+++ The data
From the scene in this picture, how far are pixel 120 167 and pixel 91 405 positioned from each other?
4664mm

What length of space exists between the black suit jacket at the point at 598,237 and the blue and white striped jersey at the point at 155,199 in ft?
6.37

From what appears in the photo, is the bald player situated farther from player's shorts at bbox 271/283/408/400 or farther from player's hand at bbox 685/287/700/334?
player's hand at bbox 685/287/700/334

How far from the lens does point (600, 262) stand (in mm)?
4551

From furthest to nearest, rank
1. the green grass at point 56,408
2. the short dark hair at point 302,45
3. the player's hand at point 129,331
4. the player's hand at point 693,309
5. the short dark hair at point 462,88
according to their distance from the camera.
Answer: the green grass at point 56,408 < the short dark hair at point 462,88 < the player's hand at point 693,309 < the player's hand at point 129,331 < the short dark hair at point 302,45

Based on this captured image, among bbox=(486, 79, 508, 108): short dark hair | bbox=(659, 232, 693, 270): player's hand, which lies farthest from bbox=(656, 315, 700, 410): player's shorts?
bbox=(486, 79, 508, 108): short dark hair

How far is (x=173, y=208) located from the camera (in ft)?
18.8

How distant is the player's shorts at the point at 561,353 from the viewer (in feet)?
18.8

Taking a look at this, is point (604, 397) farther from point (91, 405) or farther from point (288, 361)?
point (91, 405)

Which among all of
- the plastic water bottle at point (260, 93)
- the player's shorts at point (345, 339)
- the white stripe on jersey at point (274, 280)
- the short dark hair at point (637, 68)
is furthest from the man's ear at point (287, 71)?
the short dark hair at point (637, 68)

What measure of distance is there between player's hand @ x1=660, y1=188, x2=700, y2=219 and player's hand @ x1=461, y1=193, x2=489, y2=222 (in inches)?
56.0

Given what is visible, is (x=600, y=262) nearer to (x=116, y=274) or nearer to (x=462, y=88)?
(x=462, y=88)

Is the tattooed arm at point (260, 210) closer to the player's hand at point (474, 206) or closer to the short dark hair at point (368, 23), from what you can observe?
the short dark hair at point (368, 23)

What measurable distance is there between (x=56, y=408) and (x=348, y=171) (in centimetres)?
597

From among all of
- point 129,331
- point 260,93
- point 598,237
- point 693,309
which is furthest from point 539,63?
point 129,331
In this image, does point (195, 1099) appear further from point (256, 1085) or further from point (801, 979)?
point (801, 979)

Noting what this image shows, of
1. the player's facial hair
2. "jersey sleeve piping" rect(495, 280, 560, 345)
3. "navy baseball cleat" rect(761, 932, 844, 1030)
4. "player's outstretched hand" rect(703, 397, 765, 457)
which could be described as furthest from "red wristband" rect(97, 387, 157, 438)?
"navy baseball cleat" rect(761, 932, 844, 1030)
++++++
## What this task involves
Rewrite all of the entries above, swapping "player's shorts" for "player's pants" wherever it occurs and leaving everything else unchanged.

## Solved exercise
From the scene in this picture, how far are pixel 120 167 and pixel 91 405 positioned from each other?
4664mm

What length of space exists between the black suit jacket at the point at 598,237 and the blue and white striped jersey at the point at 155,199 in ft?
6.37

From what appears in the photo, is the bald player situated farther from player's pants at bbox 271/283/408/400 or farther from player's hand at bbox 685/287/700/334?
player's hand at bbox 685/287/700/334

How far from the lens does point (600, 262) stand (in mm)?
4551

From furthest to nearest, rank
1. the green grass at point 56,408
2. the short dark hair at point 302,45
3. the player's hand at point 129,331
4. the player's hand at point 693,309
5. the short dark hair at point 462,88
according to their distance from the camera.
Answer: the green grass at point 56,408 < the short dark hair at point 462,88 < the player's hand at point 693,309 < the player's hand at point 129,331 < the short dark hair at point 302,45

Based on this captured image, among bbox=(486, 79, 508, 108): short dark hair | bbox=(659, 232, 693, 270): player's hand, which lies farthest from bbox=(656, 315, 700, 410): player's pants?
bbox=(486, 79, 508, 108): short dark hair

How far is (x=173, y=208) located from the camera (in ft)?
18.8

How distant is the player's pants at the point at 561,353 from the viewer (in feet)?
18.8

Taking a look at this, is point (604, 397) farther from point (91, 405) or farther from point (288, 361)?
point (91, 405)

Which among all of
- the plastic water bottle at point (260, 93)
- the player's pants at point (345, 339)
- the white stripe on jersey at point (274, 280)
- the short dark hair at point (637, 68)
is furthest from the man's ear at point (287, 71)?
the short dark hair at point (637, 68)

What measure of distance is there between player's hand @ x1=660, y1=188, x2=700, y2=219 and player's hand @ x1=461, y1=193, x2=489, y2=222 (in inches)?
56.0

Given what is visible, is (x=600, y=262) nearer to (x=116, y=274) or nearer to (x=462, y=88)?
(x=462, y=88)

Is the tattooed arm at point (260, 210) closer to the player's hand at point (474, 206) or closer to the short dark hair at point (368, 23), from what you can observe?
the short dark hair at point (368, 23)

What measurable distance is there between (x=56, y=408) and (x=348, y=171) (in centimetres)?
597

From among all of
- point 129,331
- point 260,93
- point 598,237
- point 693,309
which is furthest from point 539,63?
point 129,331
In this image, does point (195, 1099) appear further from point (256, 1085) or further from point (801, 979)?
point (801, 979)

Noting what this image shows, of
1. the player's facial hair
2. "jersey sleeve piping" rect(495, 280, 560, 345)
3. "navy baseball cleat" rect(761, 932, 844, 1030)
4. "player's outstretched hand" rect(703, 397, 765, 457)
which could be described as furthest from "red wristband" rect(97, 387, 157, 438)?
"navy baseball cleat" rect(761, 932, 844, 1030)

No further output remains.